# [What you are asked to do]
Render every line of the material below as a numbered list, skipping blank lines and leaving out the pictures.

# [Data extract]
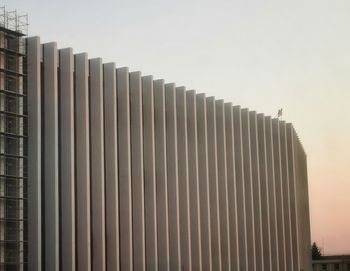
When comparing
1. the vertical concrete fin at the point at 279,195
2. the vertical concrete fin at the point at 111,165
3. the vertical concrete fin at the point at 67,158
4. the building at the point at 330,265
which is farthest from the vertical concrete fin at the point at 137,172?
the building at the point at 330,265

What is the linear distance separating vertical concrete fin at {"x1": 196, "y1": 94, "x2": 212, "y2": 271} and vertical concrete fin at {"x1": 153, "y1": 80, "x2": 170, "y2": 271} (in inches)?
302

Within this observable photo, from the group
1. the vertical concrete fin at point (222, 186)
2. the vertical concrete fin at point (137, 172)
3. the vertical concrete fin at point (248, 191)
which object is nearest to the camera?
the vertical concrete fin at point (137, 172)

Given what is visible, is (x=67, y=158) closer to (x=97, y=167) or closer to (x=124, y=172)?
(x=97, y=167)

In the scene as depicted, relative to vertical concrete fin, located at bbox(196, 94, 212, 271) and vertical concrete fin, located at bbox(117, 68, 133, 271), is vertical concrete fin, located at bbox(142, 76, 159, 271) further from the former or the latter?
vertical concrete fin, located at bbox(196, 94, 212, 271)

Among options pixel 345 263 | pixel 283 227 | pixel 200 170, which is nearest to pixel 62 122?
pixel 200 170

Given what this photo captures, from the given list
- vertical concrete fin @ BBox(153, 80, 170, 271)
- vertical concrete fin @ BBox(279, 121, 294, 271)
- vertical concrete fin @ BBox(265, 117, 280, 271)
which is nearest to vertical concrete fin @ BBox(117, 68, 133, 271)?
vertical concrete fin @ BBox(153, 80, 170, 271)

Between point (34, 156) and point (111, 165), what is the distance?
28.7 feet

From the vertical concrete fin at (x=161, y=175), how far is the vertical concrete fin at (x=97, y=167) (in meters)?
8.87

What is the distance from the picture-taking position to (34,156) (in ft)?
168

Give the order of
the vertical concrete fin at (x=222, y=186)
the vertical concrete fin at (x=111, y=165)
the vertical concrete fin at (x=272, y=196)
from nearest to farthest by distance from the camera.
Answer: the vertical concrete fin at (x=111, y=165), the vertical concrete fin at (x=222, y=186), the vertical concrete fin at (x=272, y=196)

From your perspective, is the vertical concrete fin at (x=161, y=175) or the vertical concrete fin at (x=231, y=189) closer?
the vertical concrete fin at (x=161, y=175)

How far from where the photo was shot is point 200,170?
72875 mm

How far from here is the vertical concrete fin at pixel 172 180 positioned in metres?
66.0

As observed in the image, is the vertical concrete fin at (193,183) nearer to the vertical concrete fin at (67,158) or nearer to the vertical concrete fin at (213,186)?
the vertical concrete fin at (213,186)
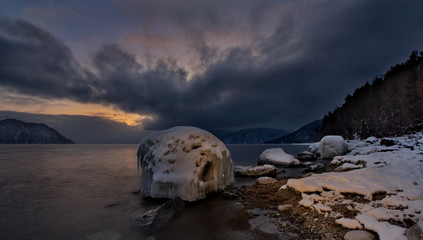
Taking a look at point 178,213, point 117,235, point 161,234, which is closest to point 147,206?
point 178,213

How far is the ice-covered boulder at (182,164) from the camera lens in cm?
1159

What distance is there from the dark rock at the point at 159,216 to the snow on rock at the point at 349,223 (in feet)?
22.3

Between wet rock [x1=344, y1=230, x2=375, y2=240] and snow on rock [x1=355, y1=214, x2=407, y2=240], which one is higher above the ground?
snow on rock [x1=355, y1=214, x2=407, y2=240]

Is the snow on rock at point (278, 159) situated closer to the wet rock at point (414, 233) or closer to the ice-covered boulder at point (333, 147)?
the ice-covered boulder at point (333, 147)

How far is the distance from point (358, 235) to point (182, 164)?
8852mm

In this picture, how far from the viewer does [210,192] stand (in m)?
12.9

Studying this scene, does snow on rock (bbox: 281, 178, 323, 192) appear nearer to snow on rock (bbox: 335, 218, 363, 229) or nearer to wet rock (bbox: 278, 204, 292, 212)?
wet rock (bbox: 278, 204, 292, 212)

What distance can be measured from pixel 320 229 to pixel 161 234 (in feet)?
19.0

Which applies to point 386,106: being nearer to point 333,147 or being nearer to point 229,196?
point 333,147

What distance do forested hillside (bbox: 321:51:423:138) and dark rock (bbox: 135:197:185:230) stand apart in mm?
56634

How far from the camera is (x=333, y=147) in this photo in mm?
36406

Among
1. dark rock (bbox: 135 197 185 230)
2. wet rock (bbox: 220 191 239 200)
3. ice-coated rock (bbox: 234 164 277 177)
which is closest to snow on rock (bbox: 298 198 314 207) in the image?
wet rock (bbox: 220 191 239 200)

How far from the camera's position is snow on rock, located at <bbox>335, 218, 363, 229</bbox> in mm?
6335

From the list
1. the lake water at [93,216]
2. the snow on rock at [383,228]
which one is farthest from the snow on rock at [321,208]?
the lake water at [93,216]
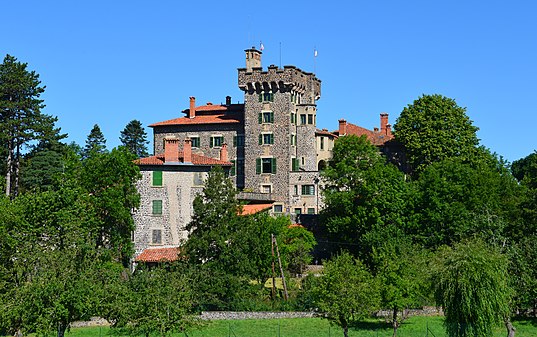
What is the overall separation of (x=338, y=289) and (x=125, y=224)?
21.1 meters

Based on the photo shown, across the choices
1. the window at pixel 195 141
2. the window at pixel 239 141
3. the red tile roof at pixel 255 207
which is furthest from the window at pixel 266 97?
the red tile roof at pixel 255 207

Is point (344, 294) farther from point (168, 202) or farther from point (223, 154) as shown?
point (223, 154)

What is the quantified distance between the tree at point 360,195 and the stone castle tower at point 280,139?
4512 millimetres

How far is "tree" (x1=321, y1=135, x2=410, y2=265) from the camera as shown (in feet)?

# [Answer to this task]
1. When comparing
2. 1. the vertical concrete fin at the point at 279,195
3. 2. the vertical concrete fin at the point at 111,165
4. 3. the vertical concrete fin at the point at 67,158
5. 4. the building at the point at 330,265
6. which is farthest from the vertical concrete fin at the point at 137,172?
7. the building at the point at 330,265
8. What is the linear distance separating vertical concrete fin at {"x1": 196, "y1": 94, "x2": 212, "y2": 271} and vertical concrete fin at {"x1": 153, "y1": 80, "x2": 170, "y2": 271} (in inches)?
9. 302
10. Within this observable photo, from the group
11. 1. the vertical concrete fin at point (222, 186)
12. 2. the vertical concrete fin at point (137, 172)
13. 3. the vertical concrete fin at point (248, 191)
14. which object is nearest to the camera?
15. the vertical concrete fin at point (137, 172)
16. Given what is visible, is (x=67, y=158) closer to (x=97, y=167) or closer to (x=124, y=172)?
17. (x=97, y=167)
18. In the scene as depicted, relative to vertical concrete fin, located at bbox(196, 94, 212, 271) and vertical concrete fin, located at bbox(117, 68, 133, 271), is vertical concrete fin, located at bbox(142, 76, 159, 271) further from the former or the latter?
19. vertical concrete fin, located at bbox(196, 94, 212, 271)
20. Among options pixel 345 263 | pixel 283 227 | pixel 200 170, which is nearest to pixel 62 122?
21. pixel 200 170
22. Given what this photo captures, from the given list
23. - vertical concrete fin @ BBox(153, 80, 170, 271)
24. - vertical concrete fin @ BBox(279, 121, 294, 271)
25. - vertical concrete fin @ BBox(265, 117, 280, 271)
26. which is nearest to vertical concrete fin @ BBox(117, 68, 133, 271)?
27. vertical concrete fin @ BBox(153, 80, 170, 271)
28. Between point (34, 156) and point (111, 165), what is the distance?
29. 28.7 feet
30. From the vertical concrete fin at (x=161, y=175), how far is the vertical concrete fin at (x=97, y=167) (in meters)?
31. 8.87
32. What is the distance from the picture-taking position to (34,156) (in ft)?
33. 168
34. Give the order of
35. the vertical concrete fin at (x=222, y=186)
36. the vertical concrete fin at (x=111, y=165)
37. the vertical concrete fin at (x=272, y=196)
38. from nearest to farthest by distance from the camera.
39. Answer: the vertical concrete fin at (x=111, y=165), the vertical concrete fin at (x=222, y=186), the vertical concrete fin at (x=272, y=196)
40. From your perspective, is the vertical concrete fin at (x=161, y=175) or the vertical concrete fin at (x=231, y=189) closer?
41. the vertical concrete fin at (x=161, y=175)
42. How far from where the photo was shot is point 200,170?
43. 72875 mm
44. How far from here is the vertical concrete fin at pixel 172 180 positioned in metres?
45. 66.0
46. As observed in the image, is the vertical concrete fin at (193,183) nearer to the vertical concrete fin at (67,158) or nearer to the vertical concrete fin at (213,186)?
47. the vertical concrete fin at (213,186)
48. Taking a look at point 178,213, point 117,235, point 161,234, which is closest to point 147,206?
49. point 178,213
50. How far is the ice-covered boulder at (182,164) from the camera lens in cm?
51. 1159
52. What distance is there from the dark rock at the point at 159,216 to the snow on rock at the point at 349,223 (in feet)?
53. 22.3
54. Between wet rock [x1=344, y1=230, x2=375, y2=240] and snow on rock [x1=355, y1=214, x2=407, y2=240], which one is higher above the ground?
55. snow on rock [x1=355, y1=214, x2=407, y2=240]
56. Is the snow on rock at point (278, 159) situated closer to the wet rock at point (414, 233) or closer to the ice-covered boulder at point (333, 147)?
57. the ice-covered boulder at point (333, 147)
58. How far is the distance from point (358, 235) to point (182, 164)?
59. 8852mm
60. In this picture, how far from the viewer does [210,192] stand (in m)?
61. 12.9
62. Studying this scene, does snow on rock (bbox: 281, 178, 323, 192) appear nearer to snow on rock (bbox: 335, 218, 363, 229) or nearer to wet rock (bbox: 278, 204, 292, 212)?
63. wet rock (bbox: 278, 204, 292, 212)
64. What distance can be measured from pixel 320 229 to pixel 161 234 (in feet)?
65. 19.0
66. Which applies to point 386,106: being nearer to point 333,147 or being nearer to point 229,196?
67. point 333,147
68. What distance do forested hillside (bbox: 321:51:423:138) and dark rock (bbox: 135:197:185:230) stand apart in mm?
69. 56634
70. How far from the camera is (x=333, y=147) in this photo in mm?
71. 36406
72. Among
73. 1. dark rock (bbox: 135 197 185 230)
74. 2. wet rock (bbox: 220 191 239 200)
75. 3. ice-coated rock (bbox: 234 164 277 177)
76. which is closest to snow on rock (bbox: 298 198 314 207) in the image?
77. wet rock (bbox: 220 191 239 200)
78. How far from the camera's position is snow on rock, located at <bbox>335, 218, 363, 229</bbox> in mm?
79. 6335
80. From the list
81. 1. the lake water at [93,216]
82. 2. the snow on rock at [383,228]
83. which one is farthest from the snow on rock at [321,208]?
84. the lake water at [93,216]
85. What is the overall separation of (x=338, y=289) and (x=125, y=224)?
86. 21.1 meters
87. Based on the photo shown, across the choices
88. 1. the window at pixel 195 141
89. 2. the window at pixel 239 141
90. 3. the red tile roof at pixel 255 207
91. which is furthest from the window at pixel 266 97?
92. the red tile roof at pixel 255 207
93. Is point (344, 294) farther from point (168, 202) or farther from point (223, 154) as shown?
94. point (223, 154)
95. What is the quantified distance between the tree at point 360,195 and the stone castle tower at point 280,139?
96. 4512 millimetres
97. How far is "tree" (x1=321, y1=135, x2=410, y2=265) from the camera as shown (in feet)?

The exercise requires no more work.